Oil prices continued to take it on the chin today, with NYMEX crude futures dropping $2 to reach a settlement price of $75.11 for this week. That marks the lowest level that oil prices have reached since mid-February.
For the week, oil prices are down $11.08, a 12.9% decrease over the course of just four trading days. That $11.08 decline continues the momentum of the last several days, pushing the current short-term downturn even higher on the list of all-time largest drops in crude prices. Yesterdays' 3-day drop 0f $9.08 ranked 18th on the all-time list of biggest drops in real dollars. With today's losses, the current 4-day drop is now ranked as the 13th largest in the history of NYMEX crude. On a percentage basis, this 12.9% drop is the biggest since a 13.2% dip in July 2009 and moves into the list of the 75 largest 4-day declines on a percentage basis.
Driving the downward swing of the market is the ongoing Greek debt crisis, which has investors of all breeds spooked. With members of the European Union stepping in to offer financial assistance to Greece, an international financial crisis will likely be averted. The German parliament, as the largest contributor to the Greek aid package, voted today to approve about $28 billion worth of emergency loans, which will hopefully begin to set the Greek ship aright and allay concerns about the spread of financial problems across Europe.
In the natural gas market, prices moved up past the $4 mark again, rising $0.09 to settle at $4.02 for the week. The small rebound in natural gas prices comes after a larger than expected build in inventories yesterday and appears to be driven largely by somewhat positive US unemployment news.
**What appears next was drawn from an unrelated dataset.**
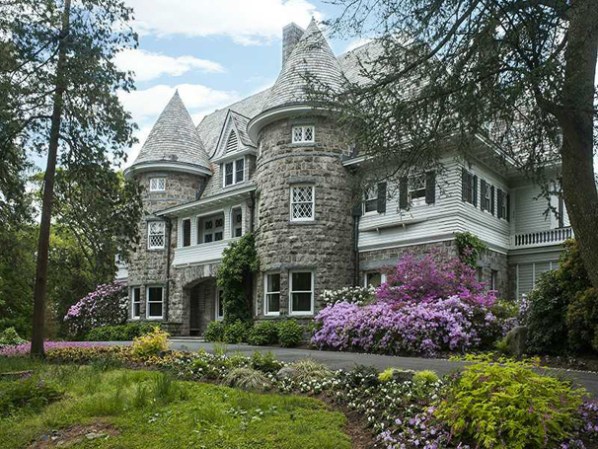 La lujosa mansión ubicada en Greenwich, Connecticut, cuenta con 12 dormitorios y se encuentra en un terrenito de 50 acres. <br />Fuente: davidogilvy.com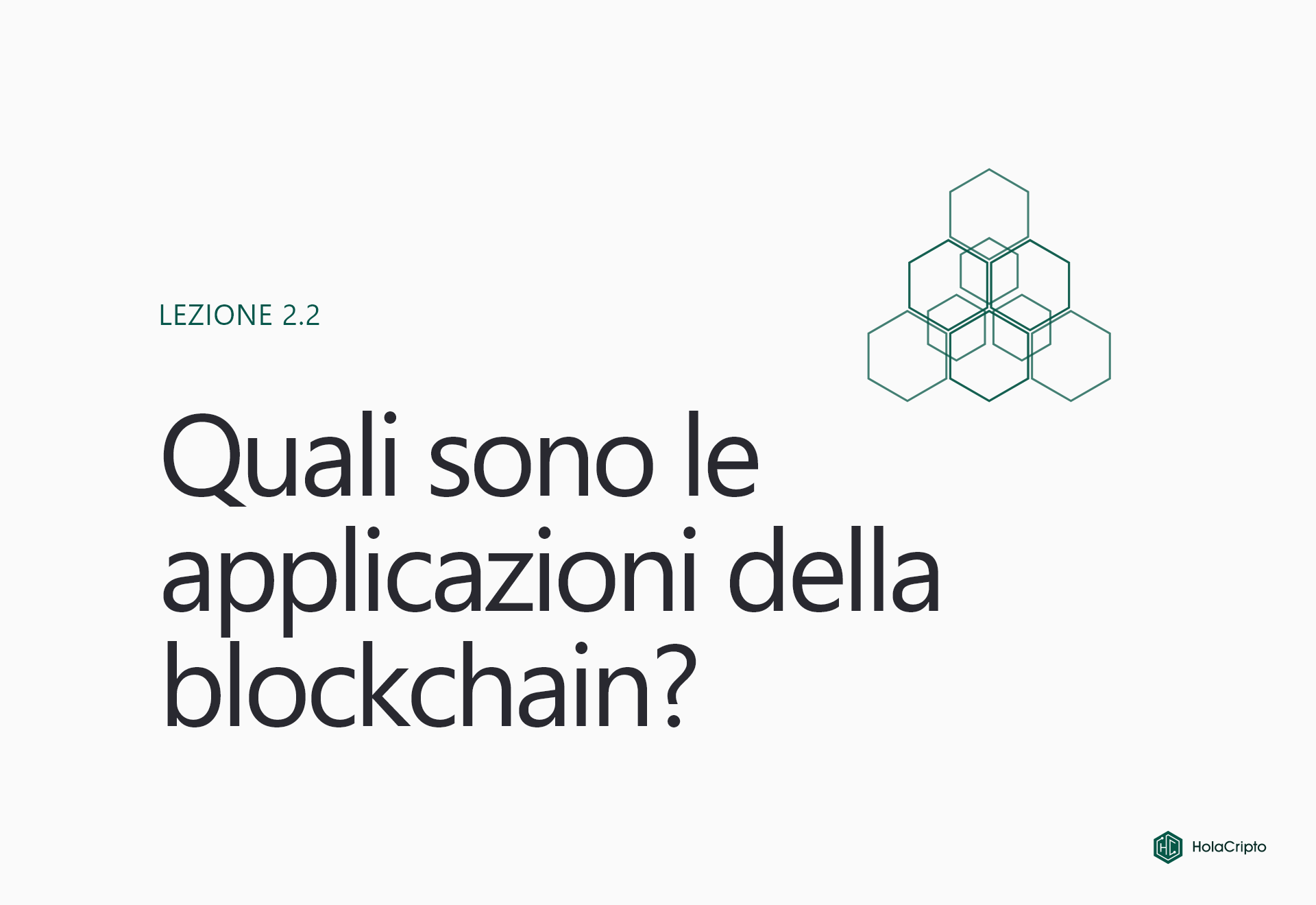 Quali sono le applicazioni della Blockchain?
According to the Labor Department, US payrolls rose by 290,000 in April, their fastest growth rate in 4 years, even as unemployment increased to 9.9% with thousands of people returning to the job hunt.
The recovery in employment points to a strengthening US economy that will continue to create new jobs and hopefully shake off concerns over the Greek debt crisis - a potentially uplifting trend for both oil and natural gas prices.